Beck released a weary sigh. “We were extracting a group of POWs. They’d been there a week, but we couldn’t get close enough or get an accurate count of the insurgents guarding them.” He swallowed hard. “One of the POWs was a high-profile journalist and there was pressure to act faster than I felt comfortable with. We went in at night…and they’d moved locations through an underground tunnel. We missed them by mere minutes and when we entered the tunnel, there was an explosive device waiting for us.” Cullen tensed beside him but maintained his hundred-yard stare. Beck closed his eyes, scenes from the tunnel bombarding him from all sides. “Xander was the most experienced specialist among us, but he—”

“Finish what you have to say,” Cullen demanded, his voice quiet.

“He got it wrong.” Wood splintering, earth falling, shrapnel lodging in his side. Being unable to reach his friend. “The explosive went off and half the tunnel caved in. Most of us were in an offshoot that remained standing.” Huntley pressed her face to his shoulder and Beck wrapped an arm around her. “This isn’t on you.” It’s on me. “No amount of training—”
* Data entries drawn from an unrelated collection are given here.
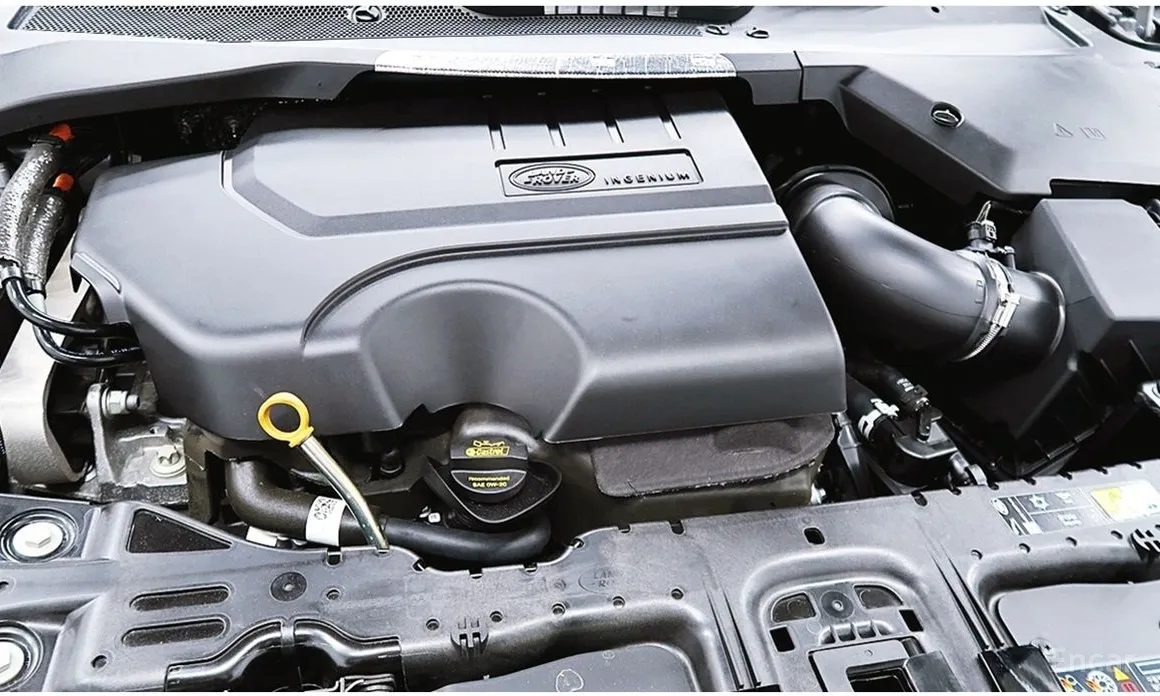 Photo 6 - Land Rover Range Rover Evoque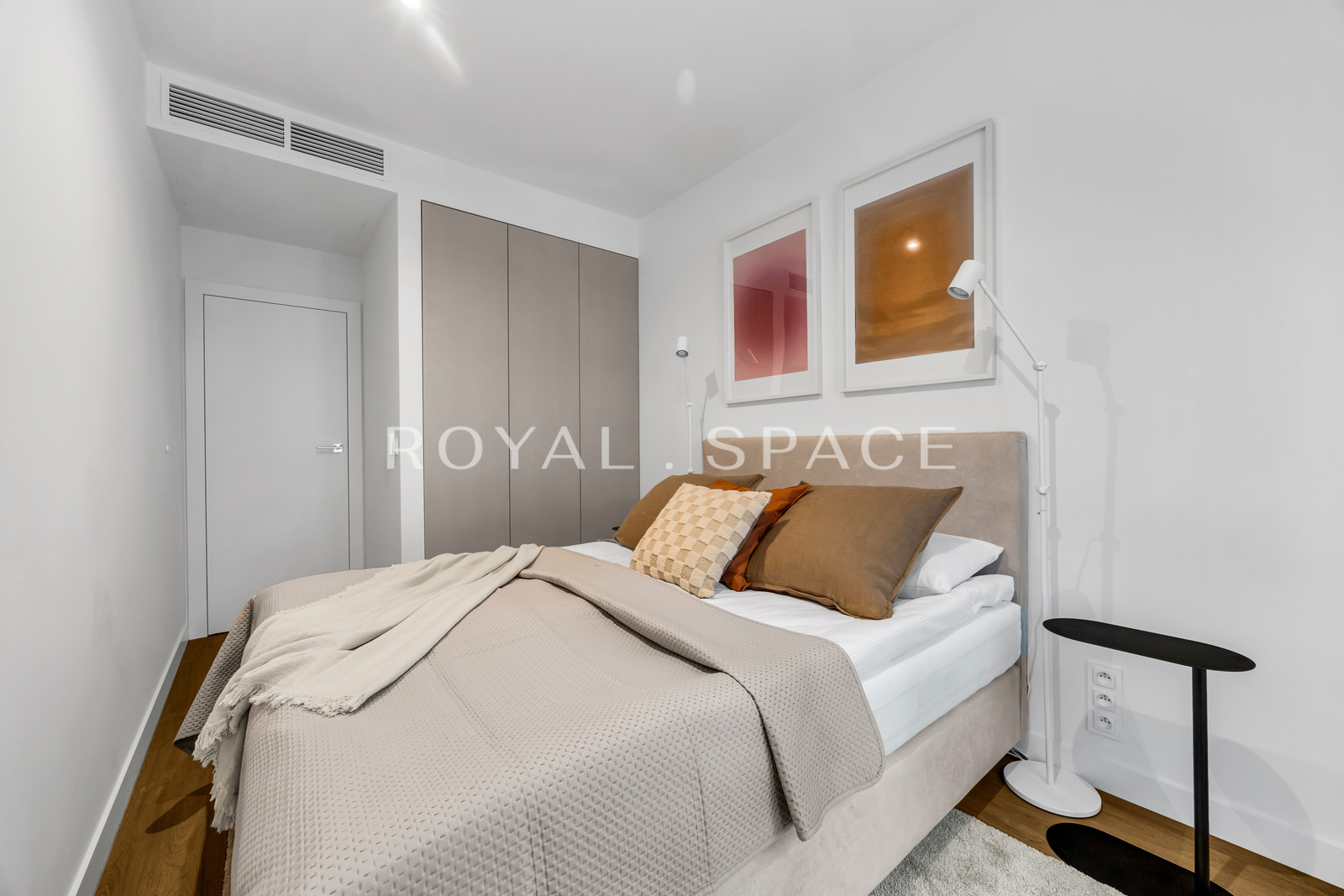 Exclusive 4-Room Apartment | Towarowa Square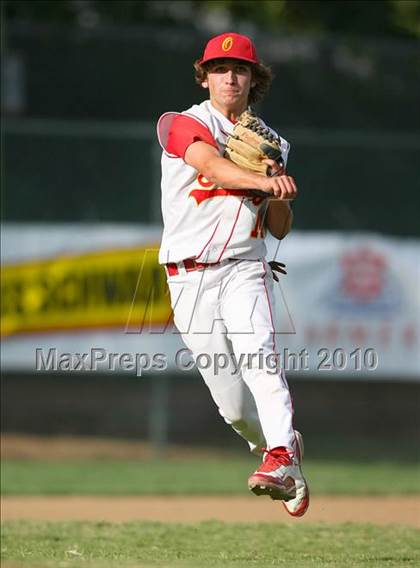 Thumbnail 3 in El Dorado vs. Oakdale (CIF SJS D4 Final) photogallery.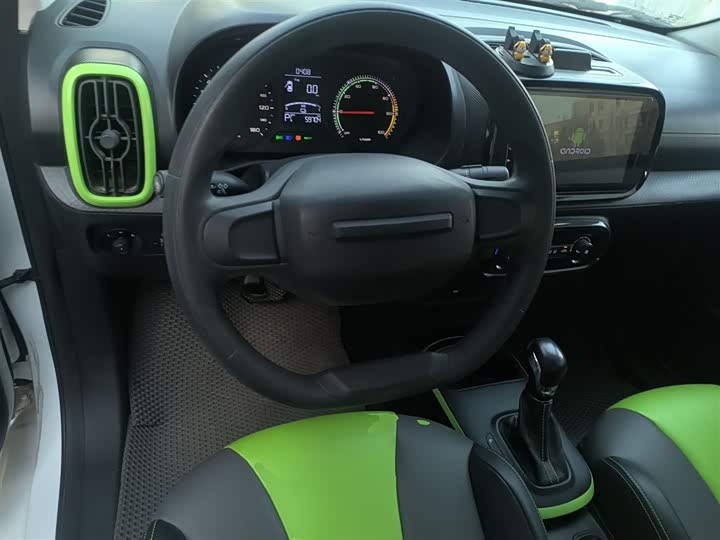 Фото 11 - Roewe Clever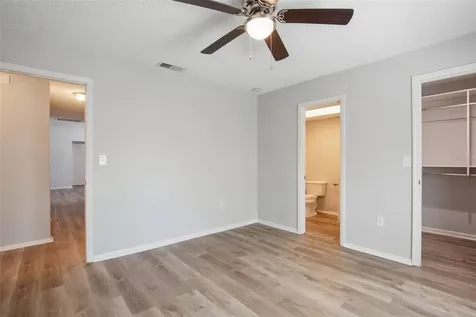 728 E Spruce Street Tarpon Springs FL 34689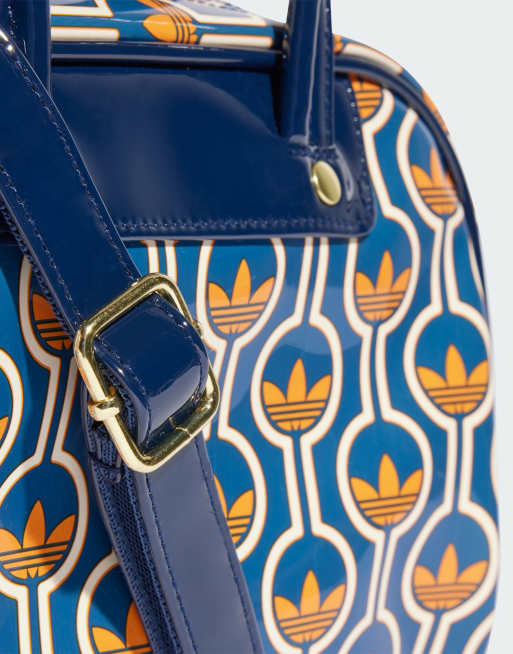 adidas Originals 70s Kleine Bowling Tasche in gemustertem Blau ASOS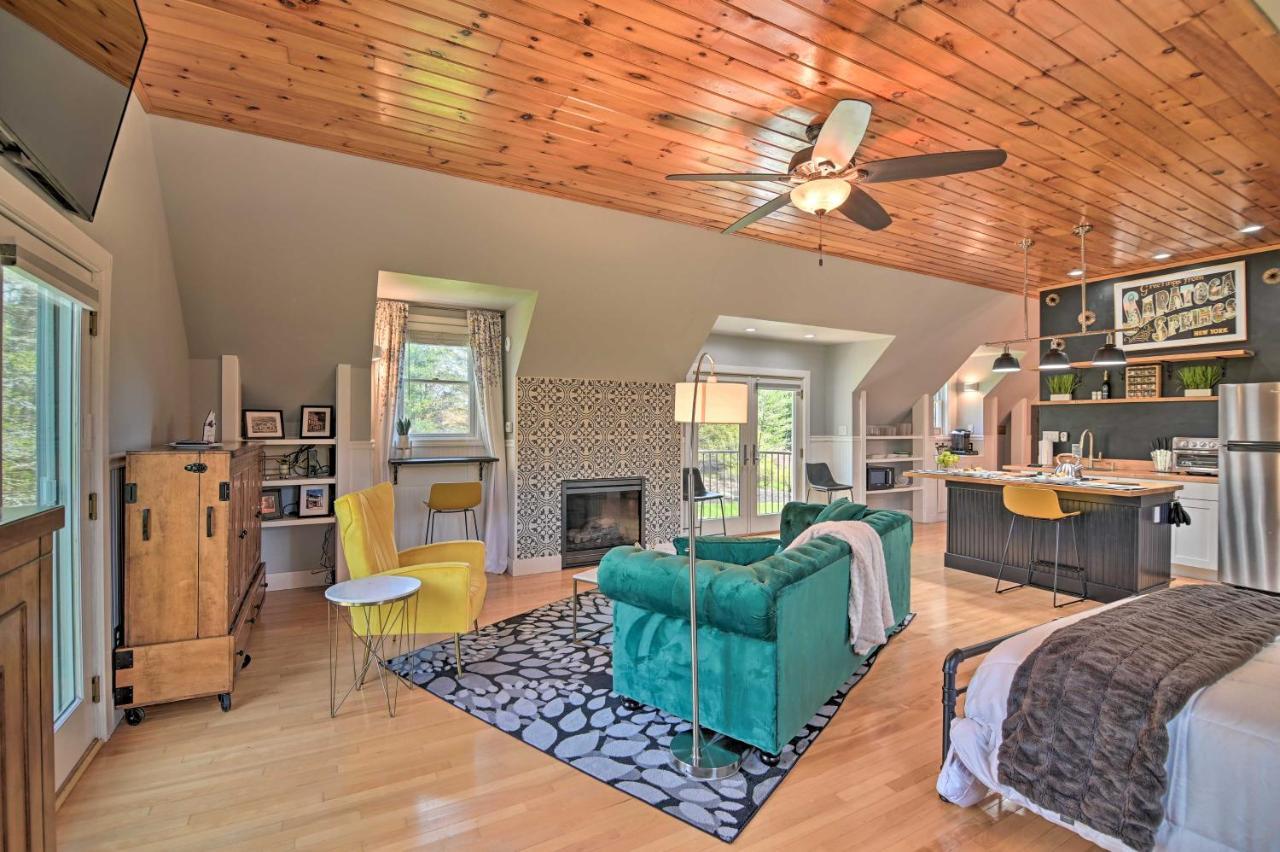 Stylish Studio With Fireplace About 3 Mi From Dtwn! Saratoga Springs Extérieur photo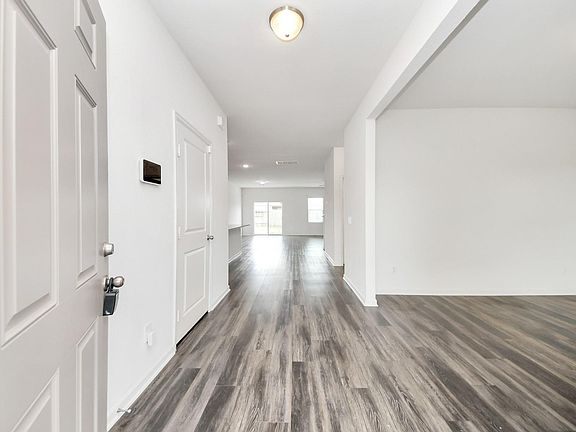 3rd image of 2056 Spindle Tree Ln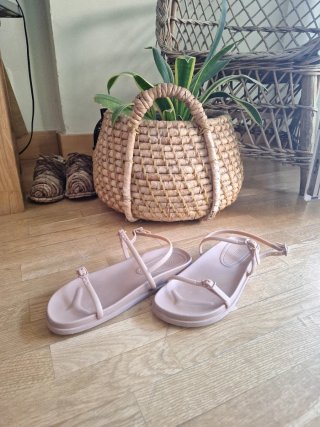 Sandalias de verano rosas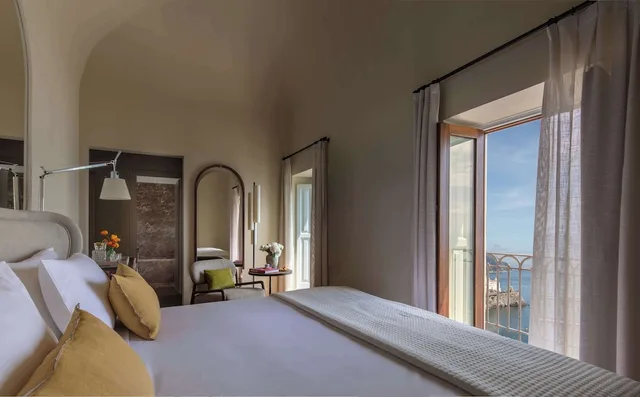 غرفة بريميوم بإطلالة على البحر بشرفة بجاكوزي، Anantara Convento di Amalfi Grand Hotel 2/4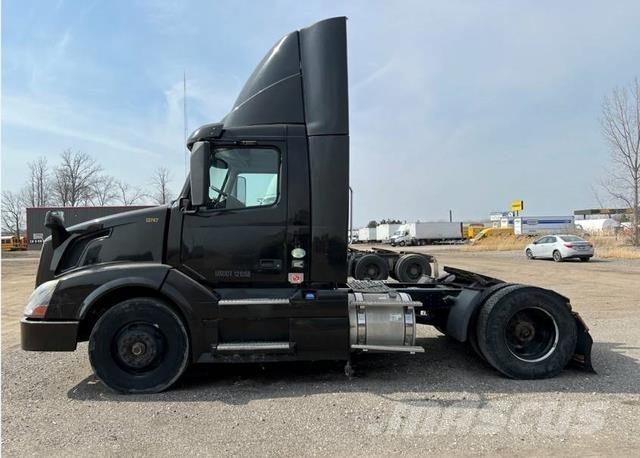 Volvo VNL Sadulveokid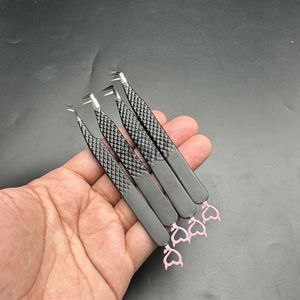 Pince à épiler d'extension de cils avec logo personnalisé noir mat en acier inoxydable durable avec poignée en diamant testé à la main - Product Image 4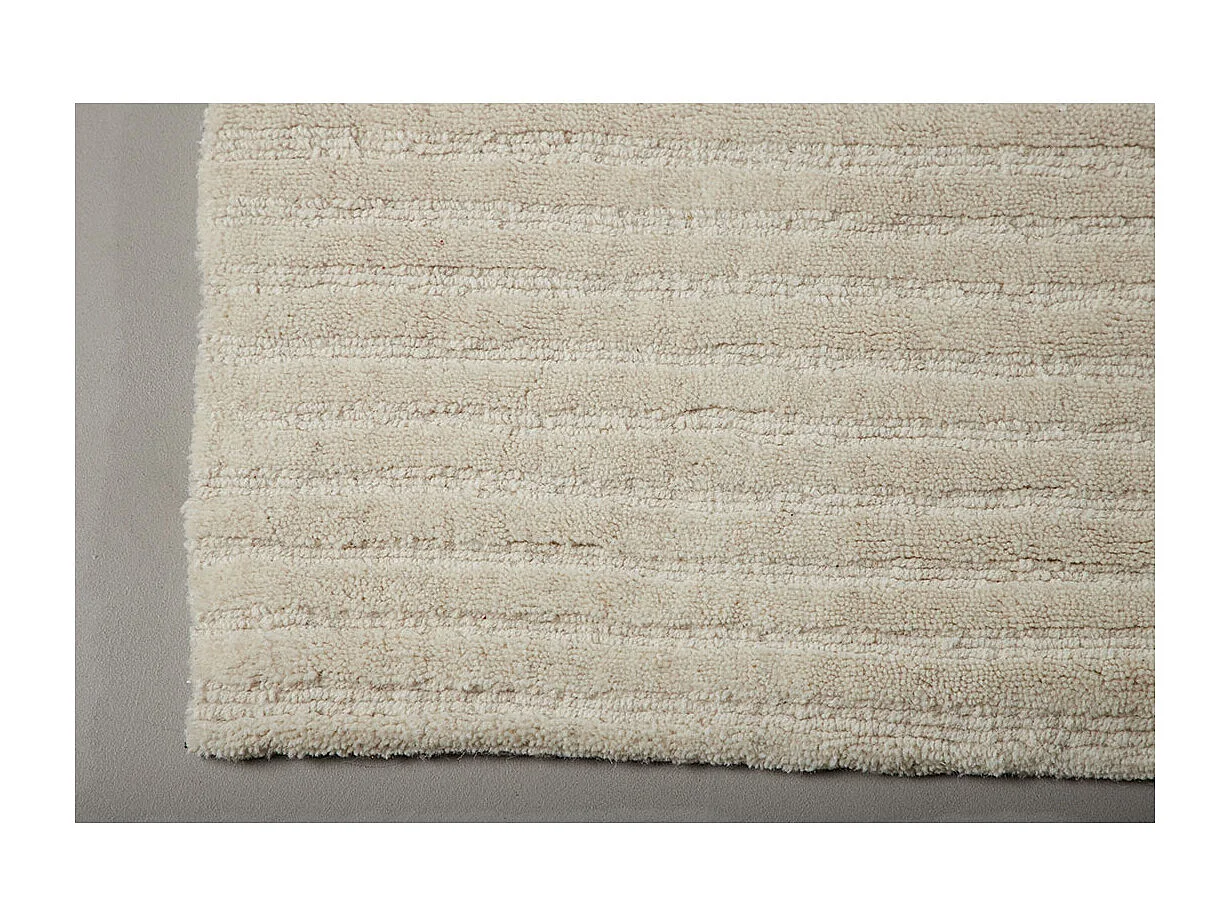 Milton vloerkleed 300x202cm wit.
Beck didn’t even flinch when Cullen’s fist shot out, sending the shot glasses crashing behind the bar because he’d known it was coming. Nor was he surprised when Cullen scraped back in his chair and took off toward the bar exit.

Beck started to go after Cullen, but Huntley, her eyes full of unshed tears, laid a hand on his arm. “I’ll go.” She rubbed her nose. “I’m a nurse. I work with grief-stricken soldiers every day. He thinks he’s responsible, and that’s worse than grief.” She looked in the direction Cullen had gone, then back at Beck. “It’s going to take him some time.” Her blue eyes sharpened on him. Her hand reached out and touched his side through his shirt, as though assessing his injury. “I’m glad you’re back and it’s over, but you could have died over there, too, Beck. You’re a part of me. I couldn’t have handled that. Please don’t keep anything like that from me again.”

“I won’t.”

He only had a second to marvel over how strong his sister had become in his absence before she turned and went after Cullen. When the door of the bar slammed closed behind her, Beck felt it reverberate in his head, like a gunshot going off, telling him he shouldn’t have come home. More than anything, he wished he’d made different judgment calls that would’ve resulted in having his friend home healthy. If such things were possible, he’d have switched places with Xander. Too heavy. The weight of that night, the things he’d heard and seen, was a two-hundred-pound anvil tied to his neck.

Without having made a conscious decision, Beck pushed back from the bar, his destination already a foregone conclusion in his mind. Kenna. Her name was synonymous with comfort, with losing himself, being taken to a place where he didn’t have to think or hurt. He tossed a handful of bills onto the bar and started to leave, but a prickle at the back of his neck gave him pause. Were his eyes playing tricks on him? No. There she stood, about halfway down the bar. Another girl tugged on her arm, urging her in the opposite direction, but Kenna wasn’t budging. She watched him, an odd expression on her face.

Beck didn’t second-guess himself. He went for her.

Chapter Eight

Oh mama. Kenna had two hundred and fifty pounds of muscle heading her way and it was attached to intensity so thick it surrounded her legs so they couldn’t move. Why hadn’t she followed Darla out the back exit? She’d started to, but the misery radiating from Beck had reached her from the bar. At once, his cryptic explanation from their first afternoon together had replayed, as if she was hearing them for the first time. What I came back with, what I failed to do…it’ll be a burden on everyone soon enough.